Donald Trump
Donald TrumpReuters

US President Donald Trump reportedly stated that the US embassy in Israel would be relocated to Jerusalem during a slate of calls with Middle Eastern leaders Tuesday.

"The president has calls scheduled this morning" with Israeli Prime Minister Binyamin Netanyahu, King Abdullah of Jordan and Palestinian Authority chairman Mahmoud Abbas, White House press secretary Sarah Sanders said.

"There are likely other foreign leader calls that will take place today and we will keep you posted as those are confirmed," she added, signaling a frantic round of telephone diplomacy amid fierce international opposition to any recognition of Israeli sovereignty over its capital.

In Ramallah, a PA official said the Trump-Abbas call had already taken place.

Sources close to Abbas said that President Trump told the PA chairman that he intends to announce that the US embassy will be relocated from Tel Aviv to Jerusalem. "Trump informed the president on his intention to move the US embassy from Tel Aviv to Jerusalem," the Wafa news agency reported.

Abbas reportedly told Trump that he would not accept a Palestinian Arab state unless eastern Jerusalem was the capital of the new state, saying that the PA's "firm" position is that “there is no Palestinian state without East Jerusalem as its capital,”

President Trump is reportedly considering whether to officially recognize Jerusalem as the capital of the State of Israel. The president is also reportedly considering when to relocate the US embassy in Israel from Tel Aviv to Jerusalem.

Trump missed the deadline to sign the presidential waiver delaying the relocation of the embassy Monday.

Under the 1995 Jerusalem Embassy Act, the US embassy in Israel must be moved to Israel’s capital city, Jerusalem.

The act does provide for a security waiver, however, allowing the president to delay implementation of the law for six months at a time if security conditions do not, in the president’s view, permit the move. Every president from Clinton to Trump has used the waiver to push off the embassy move.

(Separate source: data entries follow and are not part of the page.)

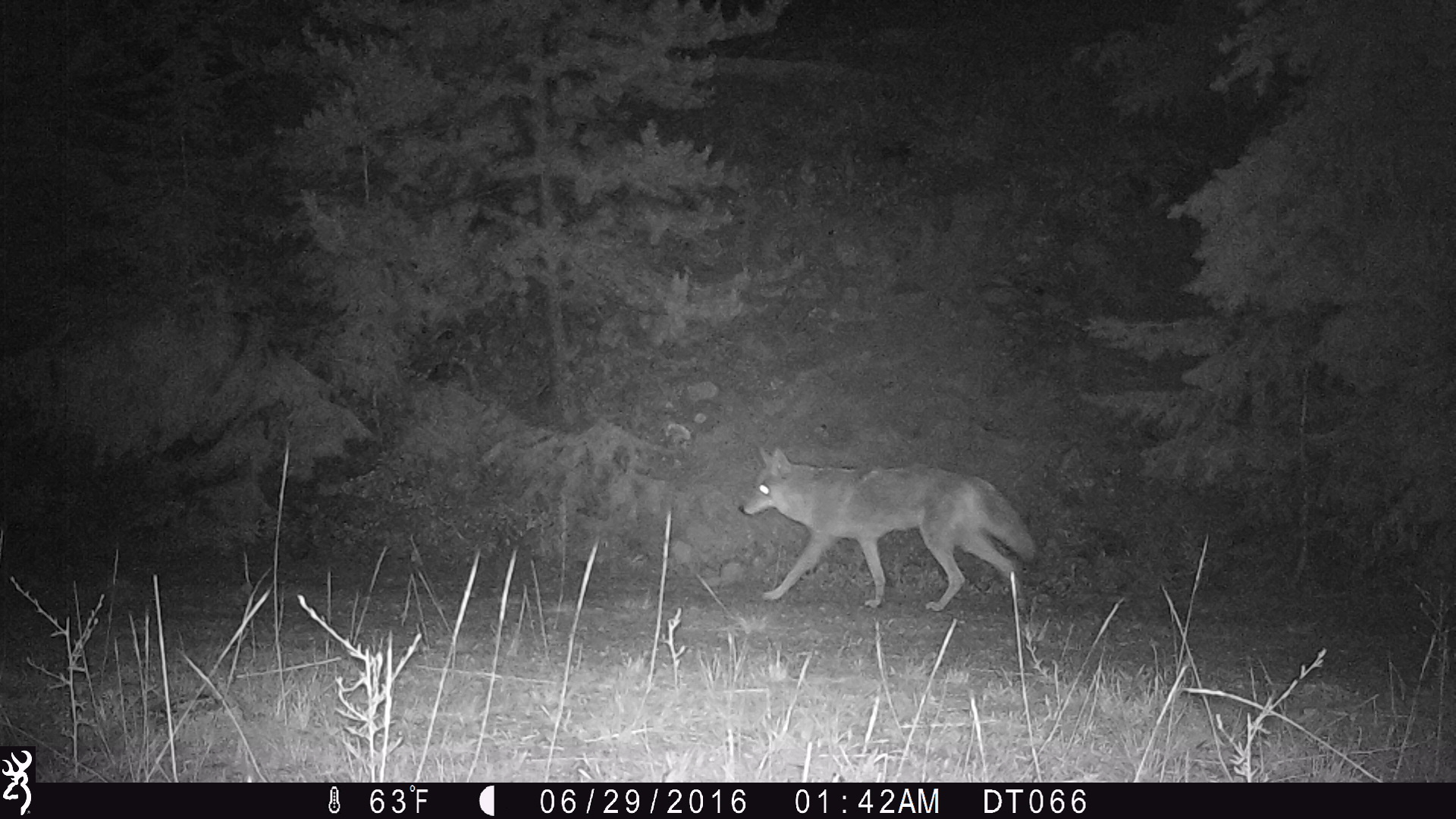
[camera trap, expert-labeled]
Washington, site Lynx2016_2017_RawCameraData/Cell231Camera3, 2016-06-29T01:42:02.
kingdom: Animalia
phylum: Chordata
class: Mammalia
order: Carnivora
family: Canidae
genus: Canis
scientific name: Canis latrans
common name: coyote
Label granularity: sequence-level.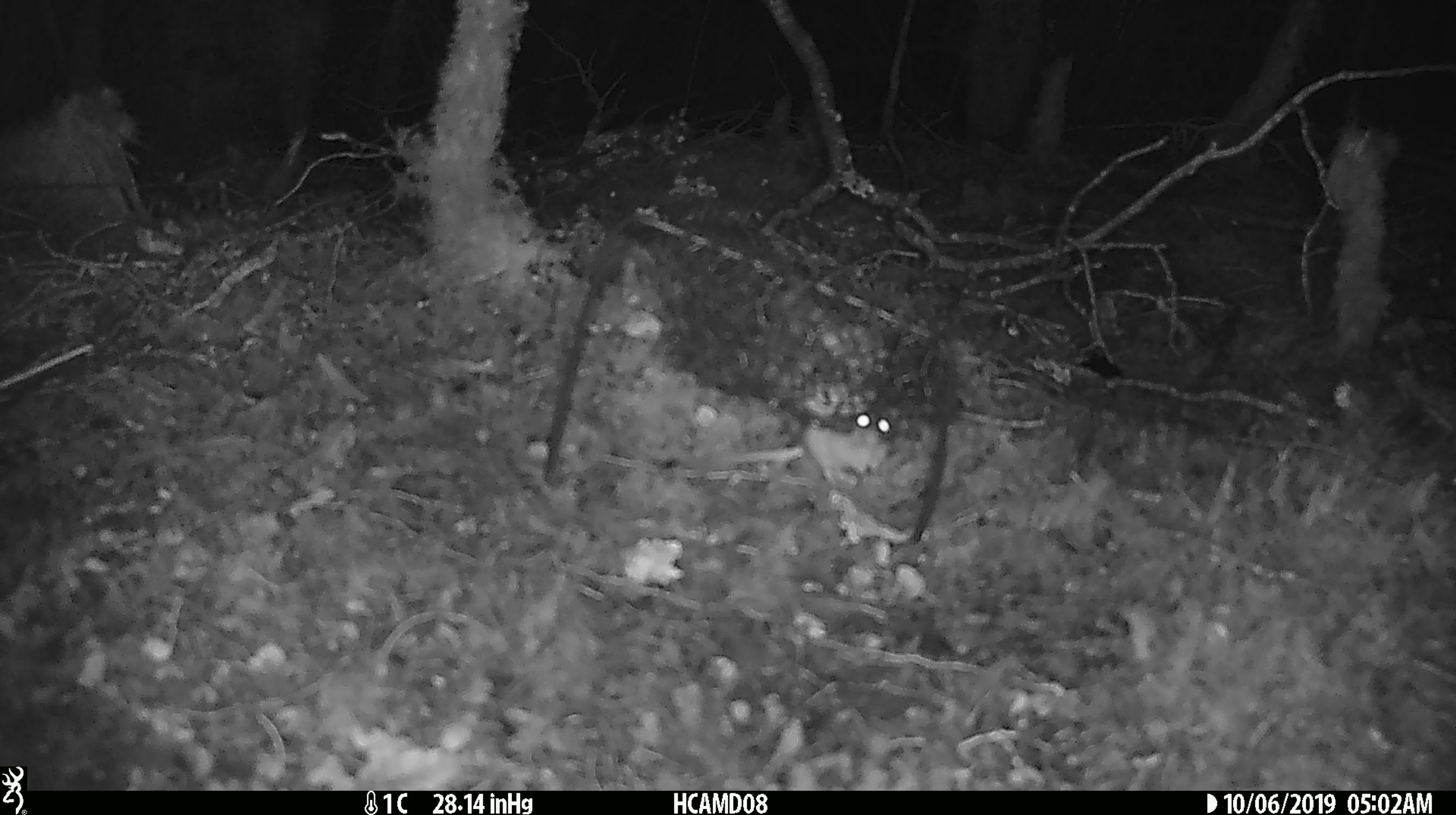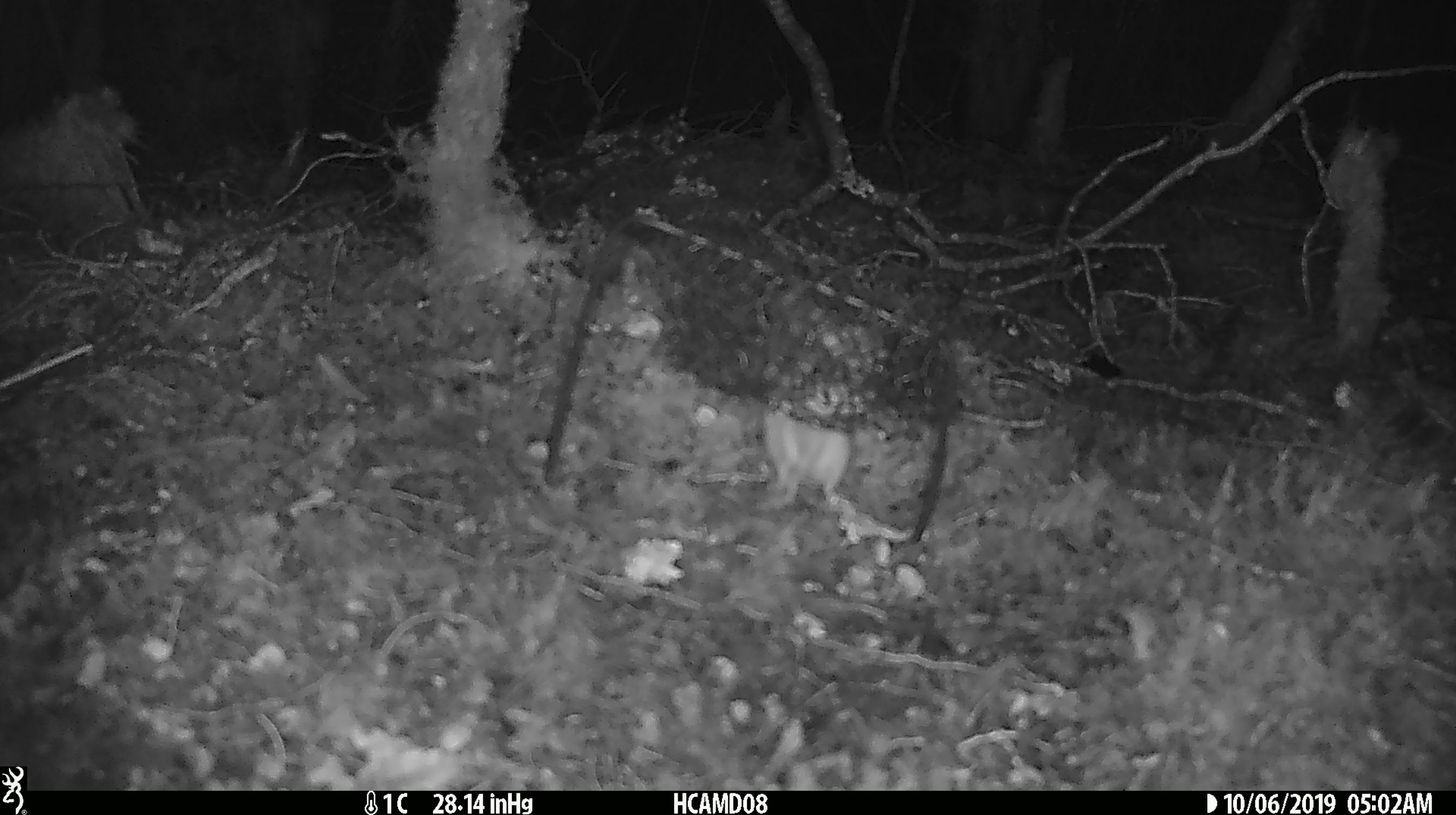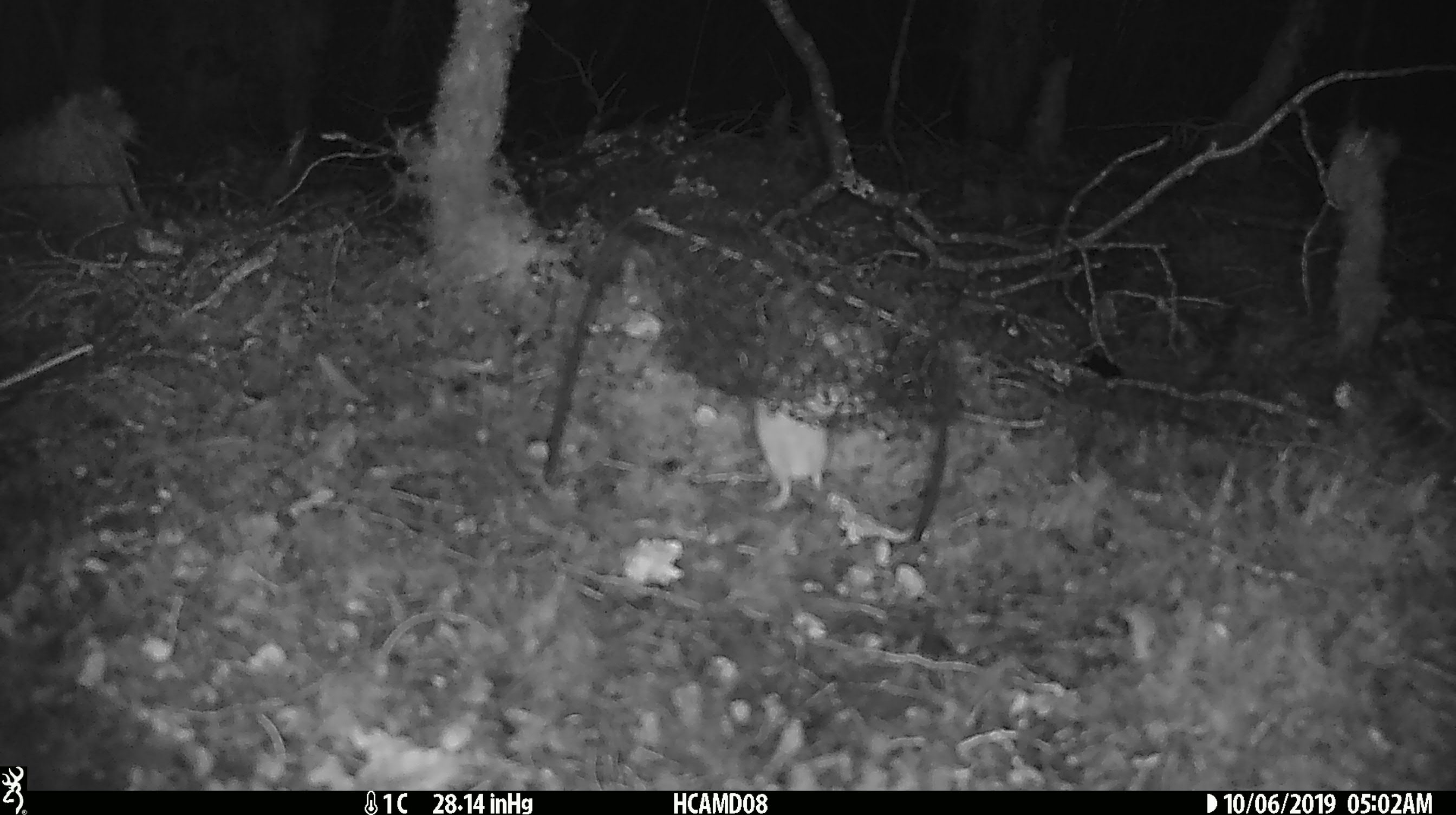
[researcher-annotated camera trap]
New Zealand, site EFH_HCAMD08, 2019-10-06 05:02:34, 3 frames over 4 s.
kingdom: Animalia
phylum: Chordata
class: Mammalia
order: Rodentia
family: Muridae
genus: Mus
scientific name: Mus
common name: mouse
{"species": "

While then-candidate Trump vowed in 2016 to move the embassy, on June 1st, 2017, Trump signed a six-month waiver allowing the embassy to remain in Tel Aviv until December 1st.

Last Friday, which marked six months since the last waiver, the White House reported that the president would delay acting on the waiver until after the weekend, promising a decision by Monday night.

But the Monday night deadline passed with no new waiver allowing the US embassy to remain in Tel Aviv, AFP reported Tuesday, increasing speculation that the president may in fact be preparing to relocate the embassy in the near future.

According to Eugene Kontrovich, Head of International Law at the Kohelet Policy Forum and a professor at Northwestern University, the president’s decision to allow the deadline to pass likely indicates that the embassy will indeed be moved.

“Midnight has passed and no Jerusalem Embassy waiver was signed,” said Kontrovich, “which means the [1995 Jerusalem] law will take full effect. It is a hard deadline, and once a waiver is missed, it can’t be made late.”

“I can't see any legal way out of this, the President has begun the process of moving the American Embassy from Tel Aviv to Jerusalem. Trump has finally corrected 70 years of discriminatory policy towards Israel, make no mistake; this is huge!"

A White House spokesperson confirmed to Arutz Sheva that "no action was taken on the waiver on Monday. We will share a decision on the waiver in the coming days."